从白漪初故意引自己来偷听,她就知道白漪初的目的是为了借太子妃的手除掉自己,因为自己早就看透了她究竟是什么货色,一直明里暗里地给她使绊子,她当然知道,但为了维持“德夫子”的形象,她不能亲自动手,所以想到借刀杀人。
原鸢故意在赫霞公主面前说出那番话,引赫霞公主怀疑白漪初的用心,没想到赫霞公主也是个狠角色,二话不说就出手试探白漪初。
相比被人知道自己真面目,白漪初更舍不下太子妃这把刀,所以她出手打了自己,为太子妃解围。
离间白漪初和太子妃,原鸢可做不到那么牛的事,她不过是以自己为饵,撕破白漪初那张完美无害的脸而已。
这些日子女学多次乱了起来,但最终都被这装模作样的德夫子给稳住了。
若是德夫子跌下神坛,别人还会服她么?
让女学彻底消失,让这些害人的夫子早日去死,这才是原鸢的目的。
原鸢捂着红肿的脸,发自内心地笑了——但愿你归来时,知道我如今变得和你一样坚强了。
第374章 我心疼你
“漪初,”赫霞公主握紧白漪初的手,“没想到你竟为我做到这个地步,手疼不疼呢?”
白漪初几乎咬碎一口银牙,但笑容还是那样完美:“我们之间,何须说这些话,明知原鸢在故意激怒你,我若是袖手旁观,把你至于那种境地的话,我们这么多年的姐妹之情,岂非成了笑话?打了老鼠怕伤着玉瓶,还好你没打她,否则只怕不用等到明天,这街头巷尾,都在传对你不利的消息。”
赫霞公主一脸感动地道:“漪初,你真是我的好姐妹。”
是看就这样过去十几日,京城迎来第一场大雪,夜里搓绵扯絮纷纷扬扬,等到天亮便只有零零落落星星点点。

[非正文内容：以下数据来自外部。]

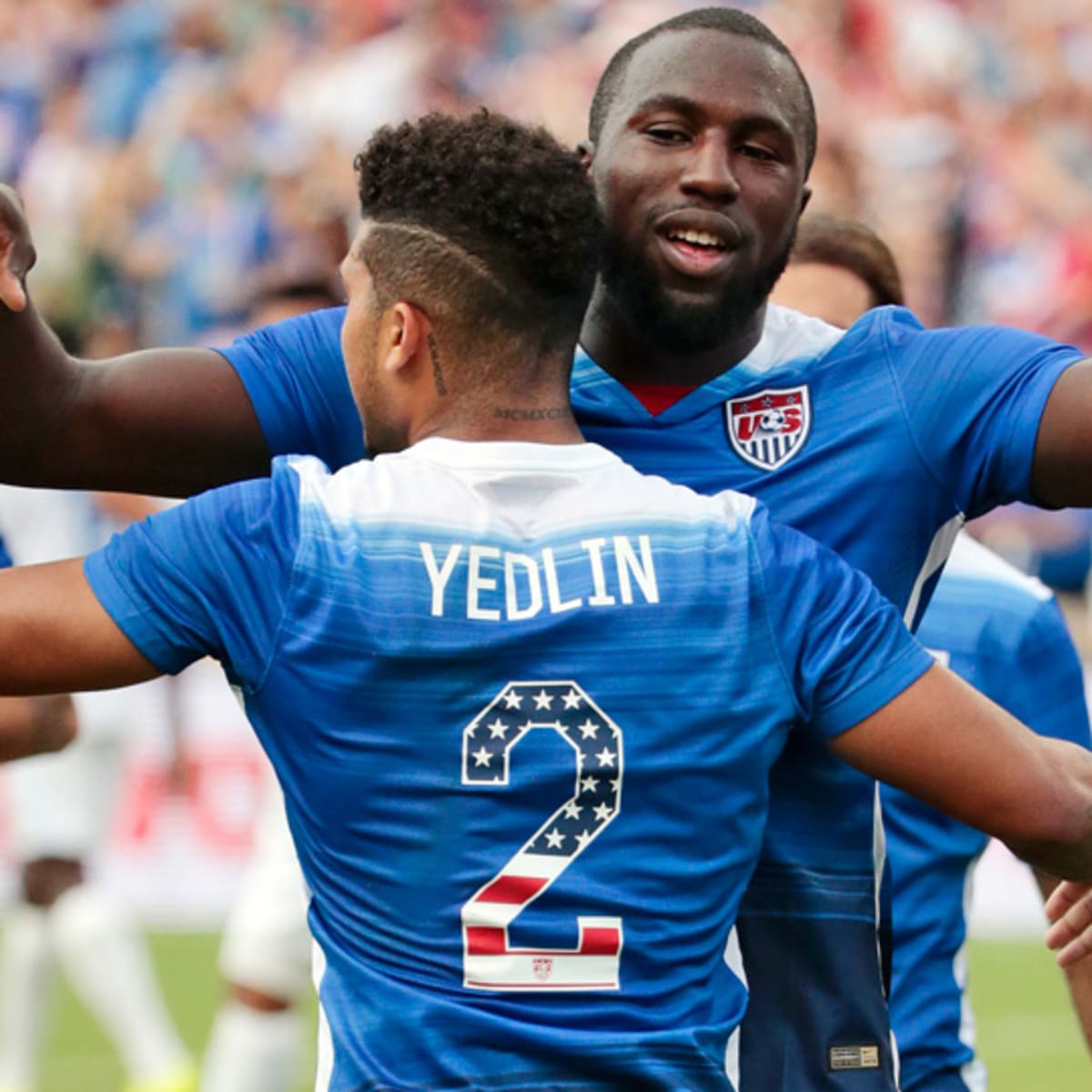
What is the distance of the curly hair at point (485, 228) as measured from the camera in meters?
2.62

几拨势力快把天掀破了,都还没找到的二人,此时正躲在京郊的一座庄子里,平平静静地过日子。
虞清欢一身布衣,提着一篓子木炭走进屋里,刚把碳火添进炉子,隔壁林婶子又来了。
“晏晏姑娘,”林婶提着一箩筐的蔬菜,递到虞清欢手中,笑得分外友好,“天儿愈发冷了,你照顾夫君不方便,婶子给你送点蔬菜和肉过来,你就别再出门了。”
虞清欢接过沉甸甸的菜篮子,眼眶有些红红的:“我替夫君多谢林婶子,一直以来受你们照顾了。”

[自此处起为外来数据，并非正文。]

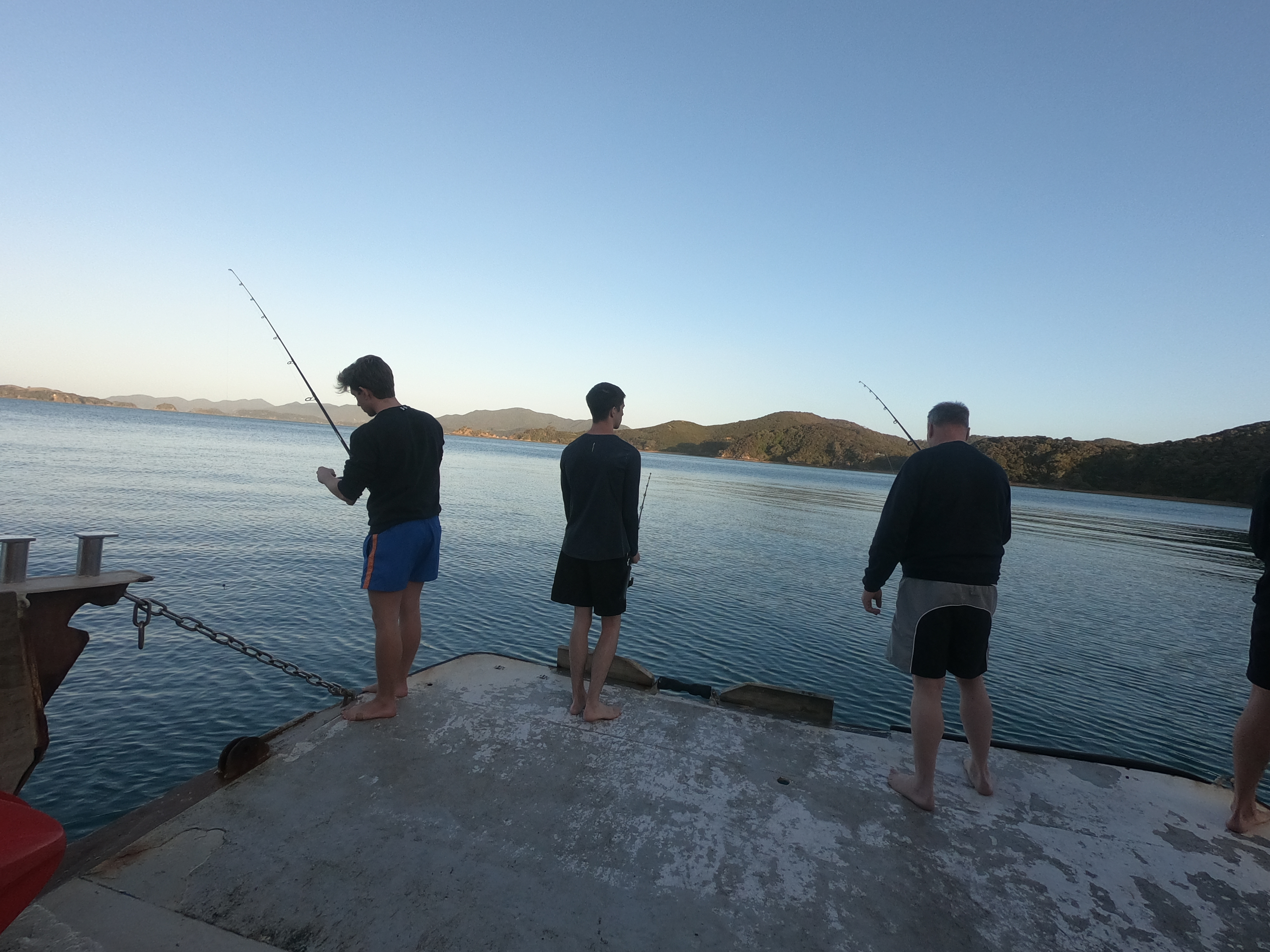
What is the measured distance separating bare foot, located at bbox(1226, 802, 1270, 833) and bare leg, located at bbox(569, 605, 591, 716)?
11.5ft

林婶摇了摇头:“晏晏姑娘快别这么说,你们且安心住下,有什么需要的,就和我们说,虽然我们只是农户,但也不忍心看着你一个姑娘家受欺负。”
虞清欢又道了几声谢,请林婶进屋里喝杯热水,却被林婶拒绝了:“不了,这大雪天的,我就不进去了,否则还要劳烦你招待我,好好照顾你夫君吧!”
说完,林婶挥了挥手,便走了。
那日虞清欢带着长孙焘顺流而下,在零的帮助下出了城,却没有急着去往南疆,而是上岸找了个庄子藏起来。
恰巧这个庄子的人有很大一部分得了伤寒,身体弱的人一个接一个地死了,虞清欢医活了那些命悬一线的人,被大家奉若神明。
在大家问起她的来历时,她却声泪俱下,把她是一个小医馆的医女,被说给大户人家又病又弱的傻子做媳妇,后来傻子的娘死了,傻子顿时失去了庇护,傻子的兄长容不下这个病歪歪的傻弟弟,谋取了所有财产后还想逼她为妾经历说给众人听。
淳朴的农户一听她们的恩人如此悲惨的遭遇,个个痛哭流涕,对这个医术高超,却在强权面前不低头,带着又病又傻的夫君毅然逃亡的女子又敬又佩,当下就收留了他们夫妻,还把闲置的院子留给他们住。
为了保护他们不受狠心兄长的迫害,庄子里的所有人达成共识,没有把恩人和傻子夫君在庄子落脚的消息传出去一星半点,就算有人问起,农户们也是众口一词,说二人是打小在这庄子里长大的大壮和二妞。